Well, there is a lot of motivated cognition on that topic (relevant disclaimer, I’m an atheist in the conventional sense of the word) and it seems deceptively straight forward to answer (mostly by KC-dabblers), but it is in fact anything but. The non-triviality arises from technical considerations, not some philosophical obscurantism.
This may be the wrong comment chain to get into it, and your grandstanding doesn’t exactly signal an immediate willingness to engage in medias res, so I won’t elaborate for the moment (unless you want me to).
The laws of physics as we know them are very simple, and we believe that they may actually be even simpler. Meanwhile, a mind existing outside of physics is somehow a more consistent and simple explanation than humans having hardware in the brain that promotes hypotheses involving human-like agents behind everything, which explains away every religion ever? Minds are not simpler than physics. This is not a technical controversy.
Go on and elaborate, but unless you can show some very thorough technical considerations, I just don’t see how you’re able to claim a mind has low Kolmogorov complexity.
“Mind” is a high level concept, on a base level it is just a subset of specific physical structures. The precise arrangement of water molecules in a waterfall, over time, matches if not dwarves the KC of a mind.
That is, if you wanted to recreate precisely this or that waterfall as it precisely happened (with the orientation of each water molecule preserved with high fidelity), the strict computational complexity would be way higher than for a comparatively more ordered and static mind.
The data doesn’t care what importance you ascribe to it. It’s not as if, say, “power”, automatically comes with “hard to describe computationally”. On the contrary, allowing for a function to do arbitrary code changes is easier to implement that defining precise power limitations (see constraining an AI’s utility function).
Then there’s the sheer number of mind-phenomena, are you suggesting adding one by necessity increases complexity? In fact, removing one can increase it as well: If I were to describe a reality in which ceteris is paribus, with the exception of your mind not actually being a mind, then by removing a mind I would have increased overall complexity. Not even taking into account that there are plenty of mind-templates around already (implicitly, since KC, even though uncomputable, is optimal), and that for complexity considerations, adding another of a template isn’t even adding much, necessarily (I’m aware that adding just a few bits already comes with a steep penalty, this comment isn’t meant to be exhaustive). See also the alphabet example further on.

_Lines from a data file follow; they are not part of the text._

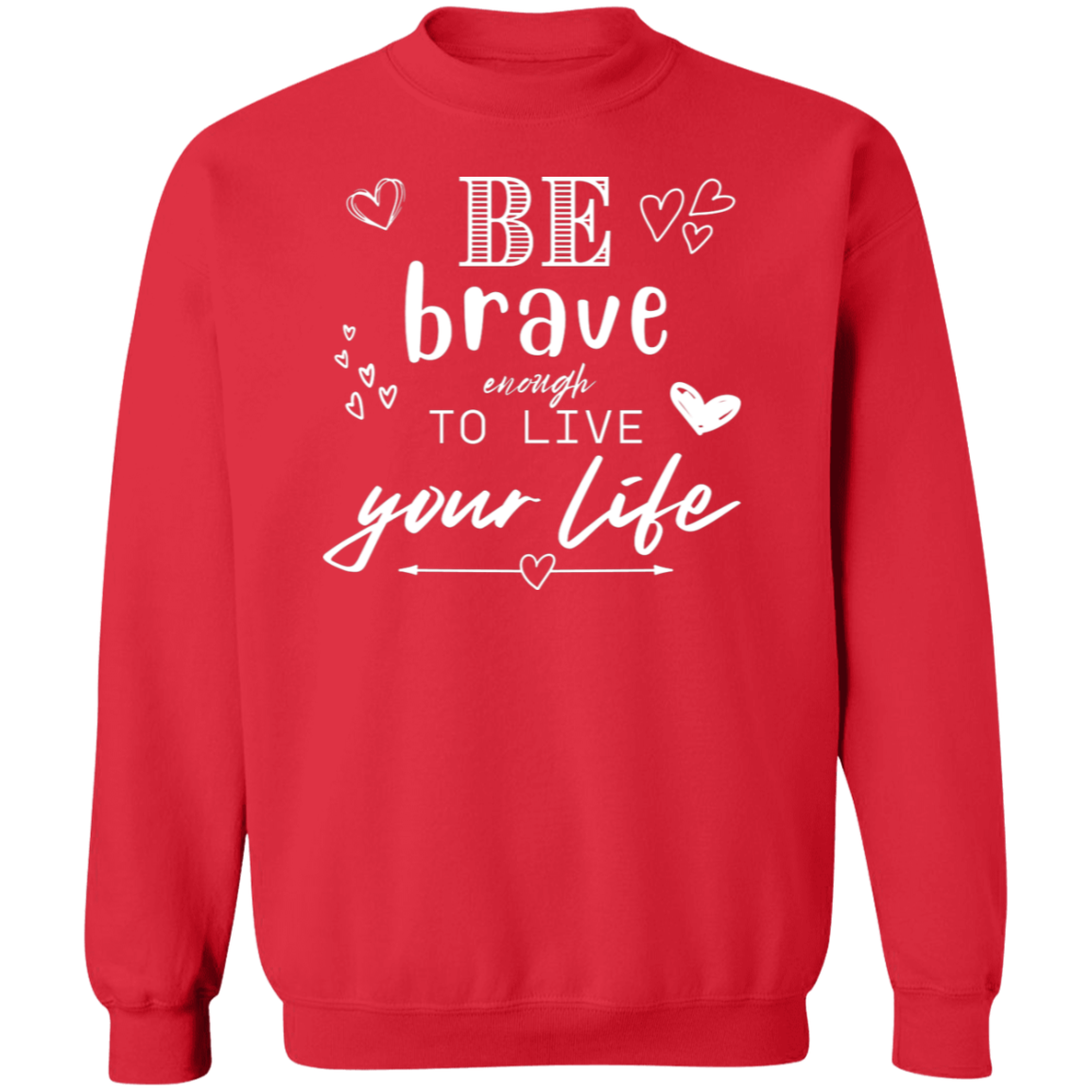 Be Brave Crewneck Sweatshirt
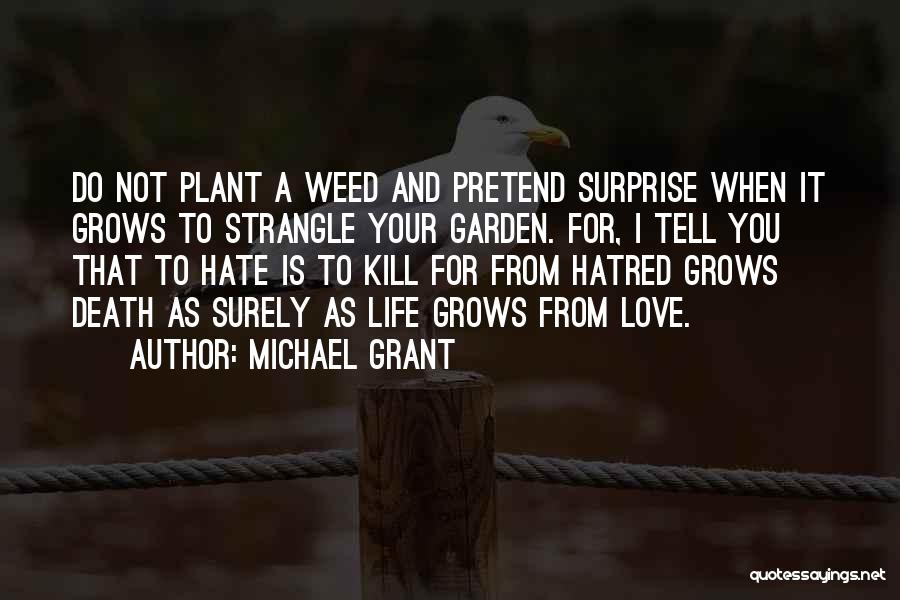 Michael Grant Quotes: Do Not Plant A Weed And Pretend Surprise When It Grows To Strangle Your Garden. For, I Tell You That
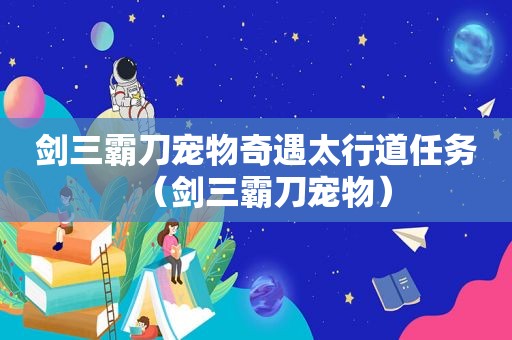 剑三霸刀宠物奇遇太行道任务（剑三霸刀宠物）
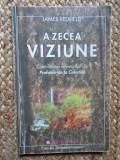 A zecea viziune - Continuarea din Profetiile de la Celestine - James Redfield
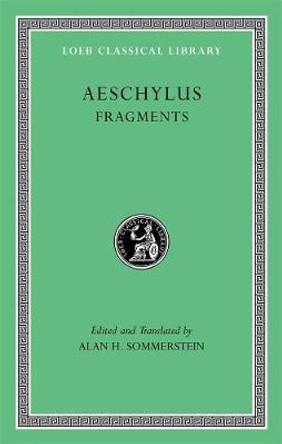 Aeschylus: v. III: Fragments by Aeschylus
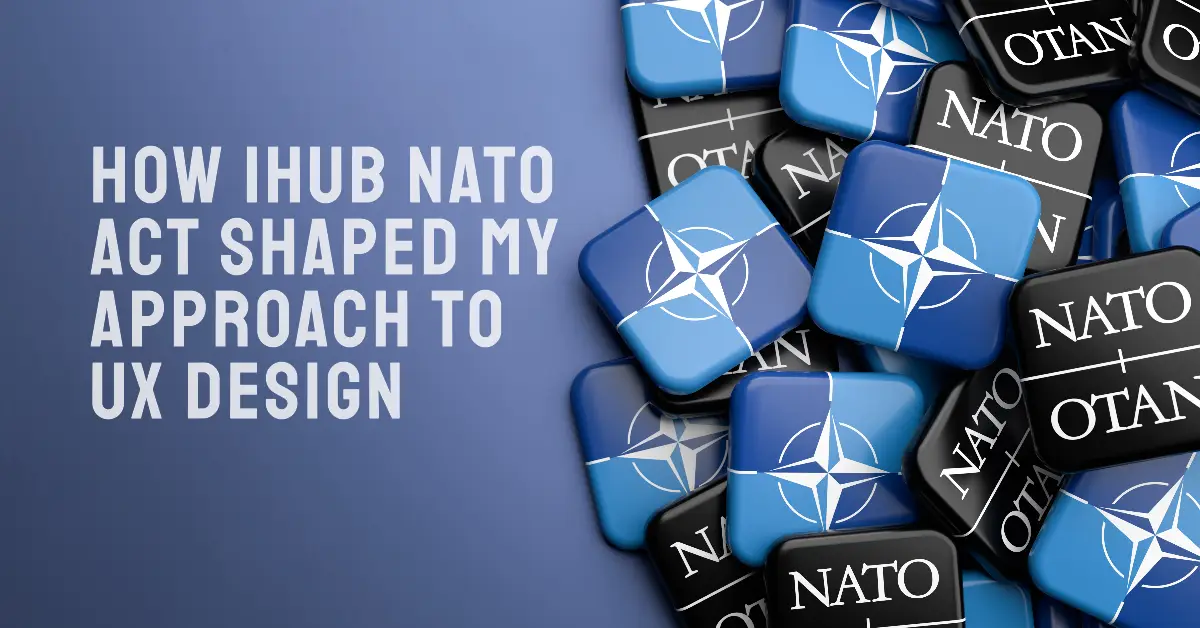 How NATO ACT Shaped My Approach to UX Design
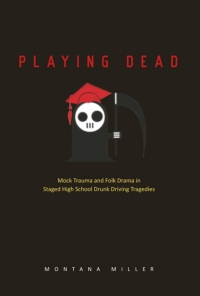 Cover image: Playing Dead 9780874218916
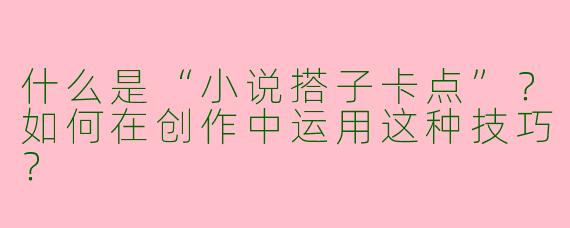 什么是“小说搭子卡点”？如何在创作中运用这种技巧？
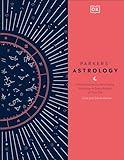 Parkers' Astrology: The Definitive Guide to Using Astrology in Every Aspect of Your Life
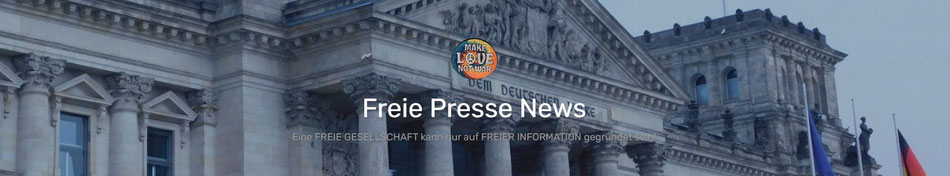 Freie Presse News - „Eine freie Gesellschaft kann nur auf freier Information gegründet sein“  HINTERGRÜNDE – ANALYSEN – DOKUMENTATIONEN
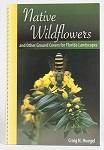Native Wildflowers and Other Ground Covers for Florida Landscapes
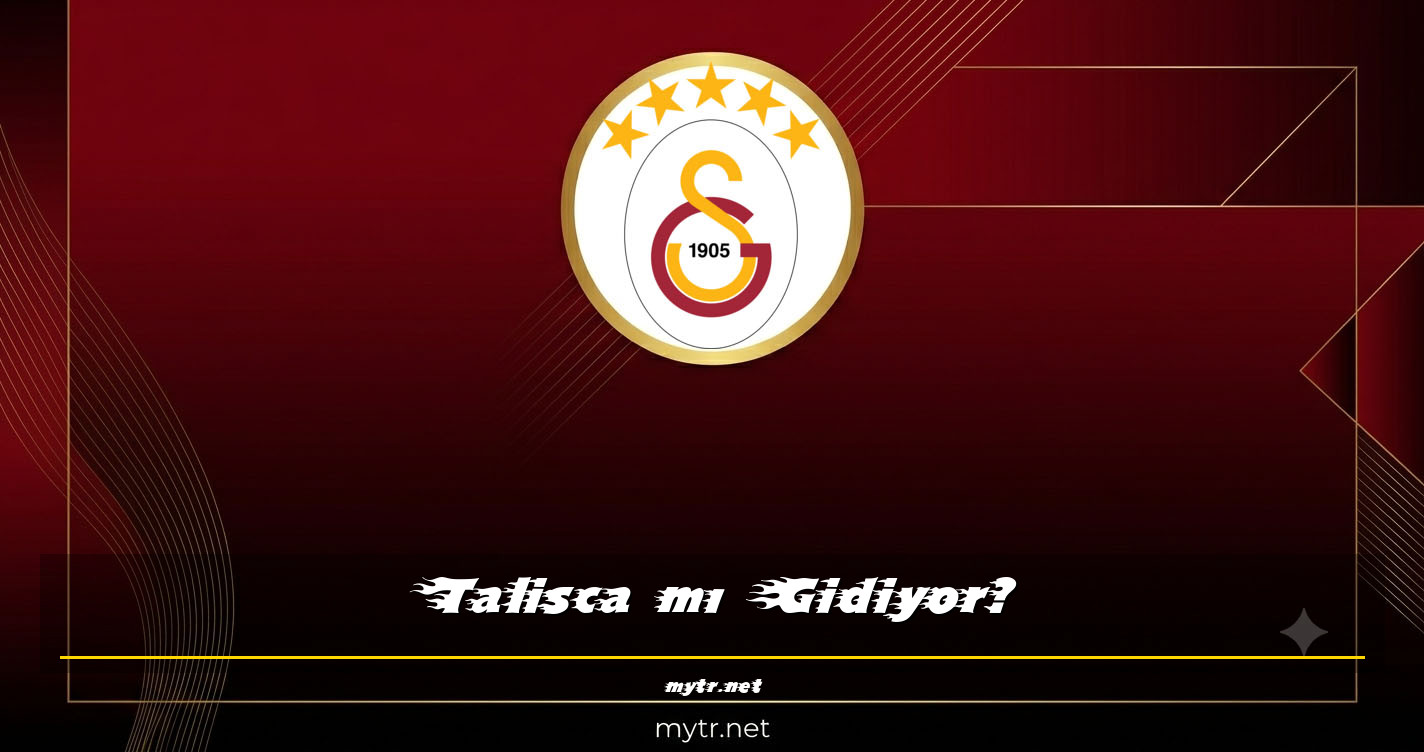 Talisca mı Gidiyor?
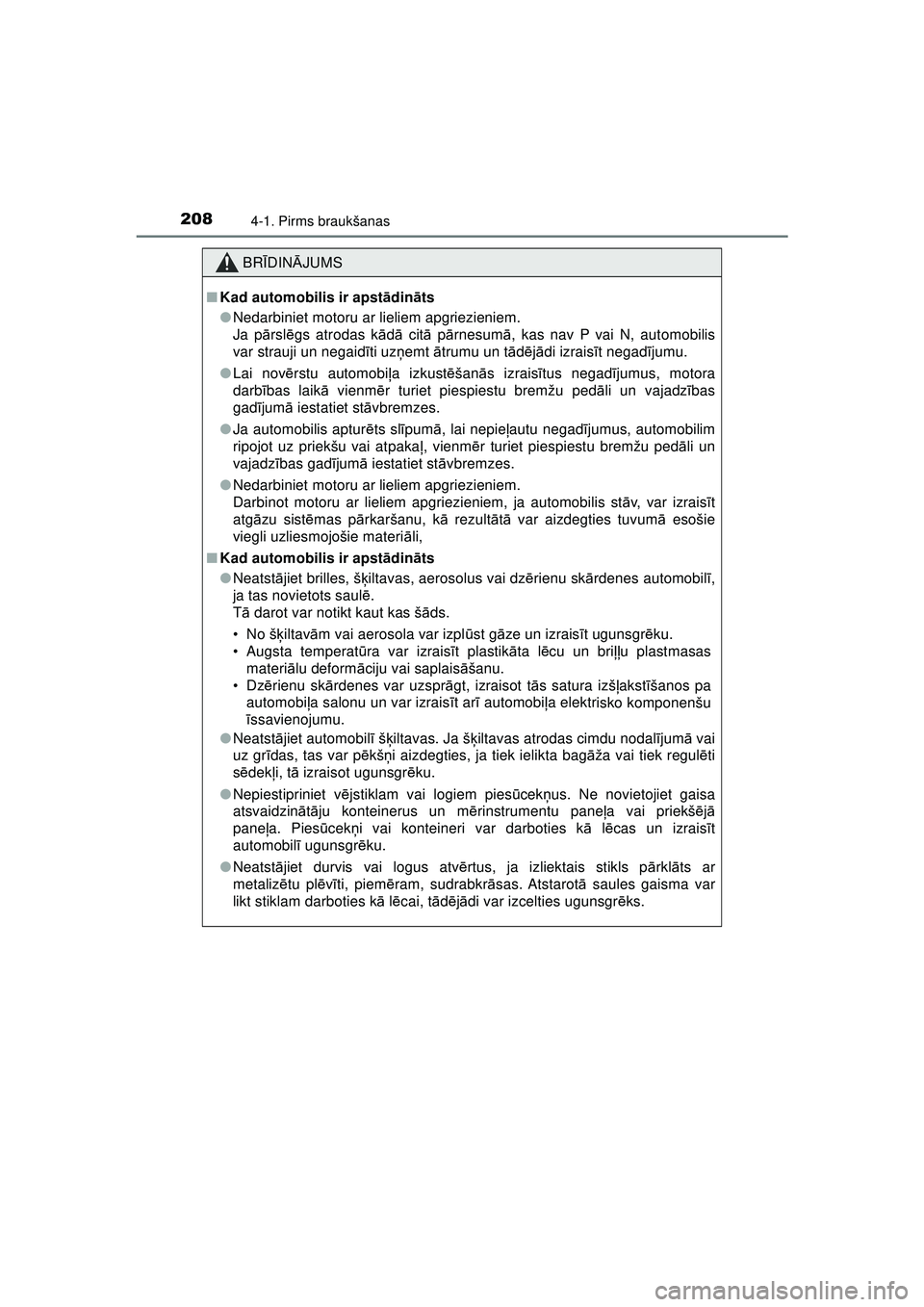 TOYOTA AYGO 2020  Lietošanas Instrukcija (in Latvian) 2084-1. Pirms braukšanas
AYGO_OM_Europe_OM9A01LV
BRĪDIN ĀJUMS
■ Kad automobilis ir apst ādin āts
● Nedarbiniet motoru ar lieliem apgriezieniem.
Ja p ārsl ēgs atrodas k ādā cit ā p ārnes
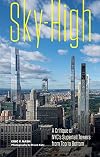 Sky-High: A Critique of NYC's Supertall Towers from Top to Bottom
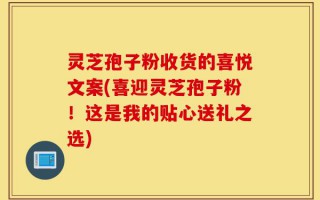 灵芝孢子粉收货的喜悦文案(喜迎灵芝孢子粉！这是我的贴心送礼之选)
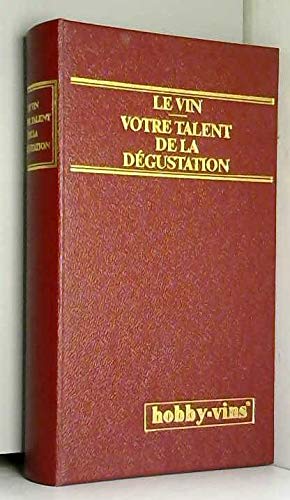 Le Vin : votre talent de la dégustation book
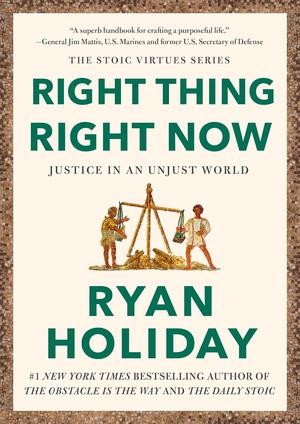 Right Thing. Right Now: Justice in an Unjust World (Stoic Virtue Series #1)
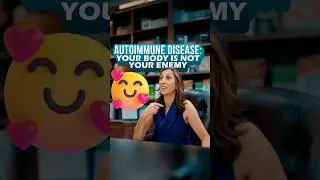 Autoimmune Disease: Your Body Is Not Your Enemy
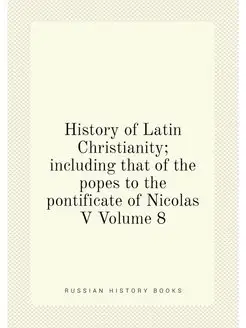 History of Latin Christianity including that of the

Then there’s the illusion that somehow our universe is of low complexity just because the physical laws governing the transition between time-steps are simple. That is mistaken. If we just look at the laws, and start with a big bang that is not precisely informationally described, we get a multiverse host of possible universes with our universe not in the beginning, which goes counter the KC demands. You may say “I don’t care, as long as our universe is somewhere in the output, that’s fine”. But then I propose an even simpler theory of everything: Output a long enough sequence of Pi, and you eventually get our universe somewhere down the line as well. So our universe’s actual complexity is enourmous, down to atoms in a stone on a hill on some moon somewhere in the next galaxy. There exists a clear trade-off between explanatory power and conciseness. I used to link an old Hutter lecture on that latter topic a few years ago, I can dig it out if you’d like. (ETA: See for example the paragraph labeled “A” on page 6 in this paper of his).
The old argument that |”universe + mind”| > |”universe”| is simplistic and ill-applied. Unlike with probabilities, the sequence ABCDABCDABCDABCD can be less complex than ABCDABCDABCDABC.
The list goes on, if you want to focus on some aspect of it we can go into greater depth on that. Bottom line is, if there’s a slam dunk case, I don’t see it.